# What the task asks
Where the lines below hold images, skip those and copy every word exactly.

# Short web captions
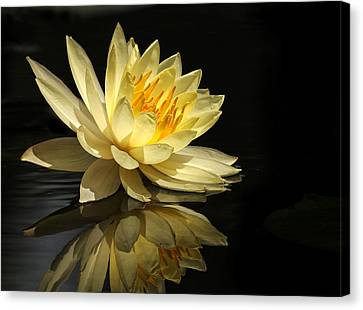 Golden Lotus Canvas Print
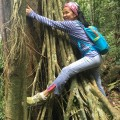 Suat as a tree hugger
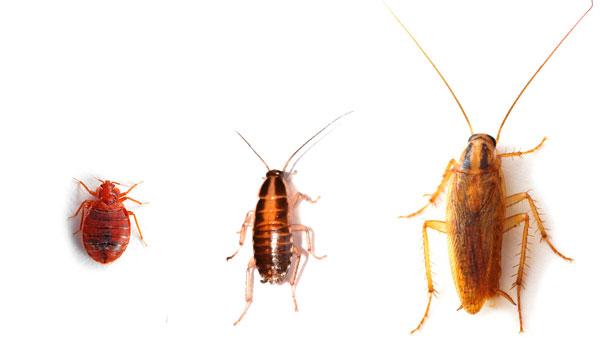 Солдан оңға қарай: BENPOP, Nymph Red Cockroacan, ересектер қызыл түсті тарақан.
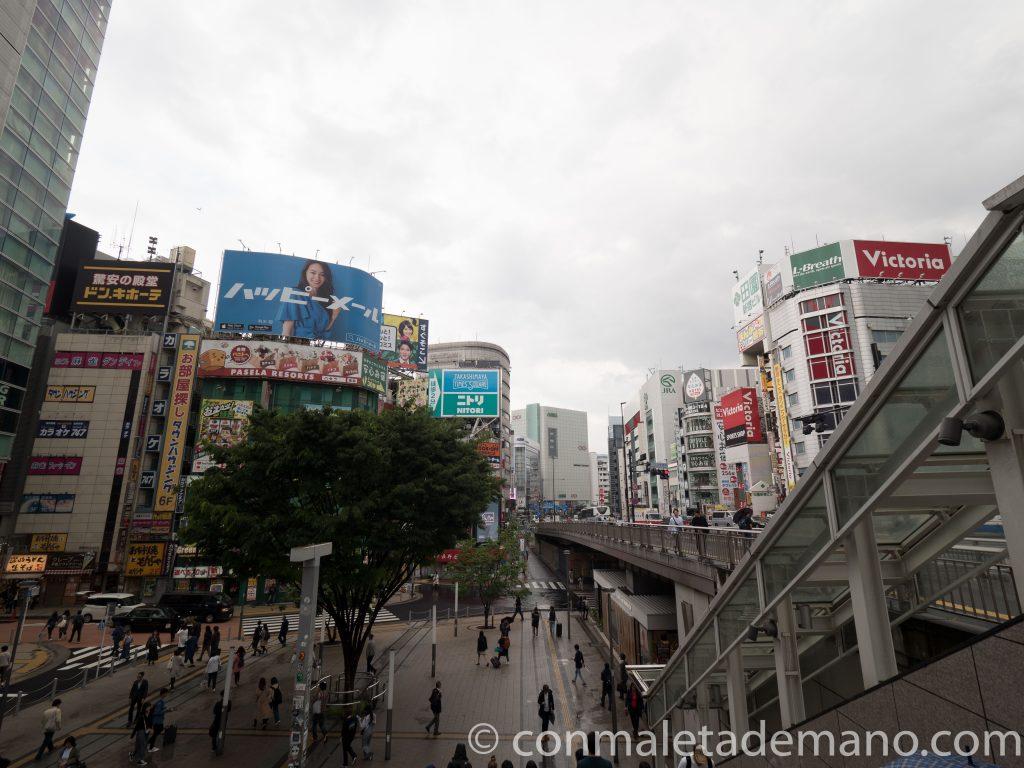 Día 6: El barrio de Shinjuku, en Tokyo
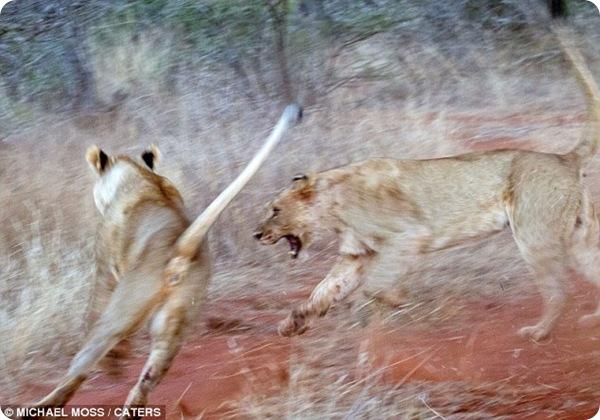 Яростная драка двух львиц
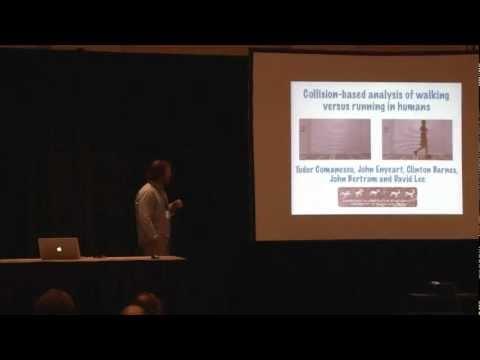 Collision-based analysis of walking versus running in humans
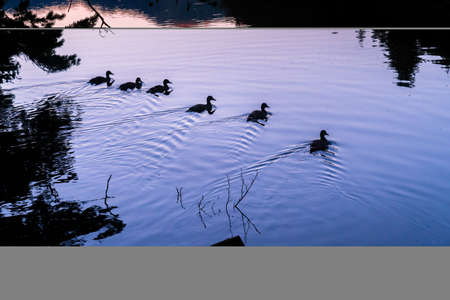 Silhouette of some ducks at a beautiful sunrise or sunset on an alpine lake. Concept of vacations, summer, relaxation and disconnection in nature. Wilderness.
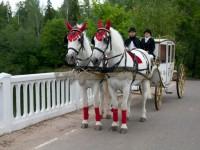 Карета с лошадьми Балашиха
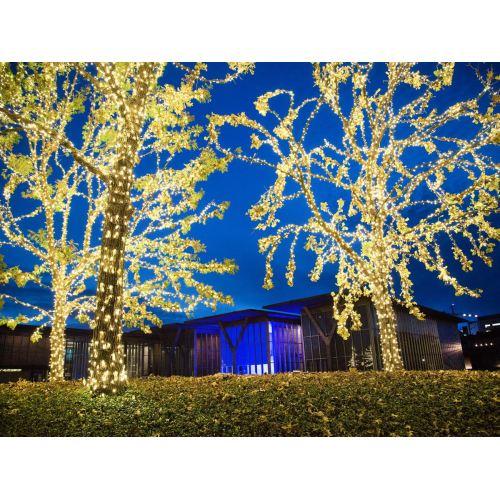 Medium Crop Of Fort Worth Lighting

# Written response
 Golden Lotus Canvas Print
 Suat as a tree hugger
 Солдан оңға қарай: BENPOP, Nymph Red Cockroacan, ересектер қызыл түсті тарақан.
 Día 6: El barrio de Shinjuku, en Tokyo
 Яростная драка двух львиц
 Collision-based analysis of walking versus running in humans
 Silhouette of some ducks at a beautiful sunrise or sunset on an alpine lake. Concept of vacations, summer, relaxation and disconnection in nature. Wilderness.
 Карета с лошадьми Балашиха
 Medium Crop Of Fort Worth Lighting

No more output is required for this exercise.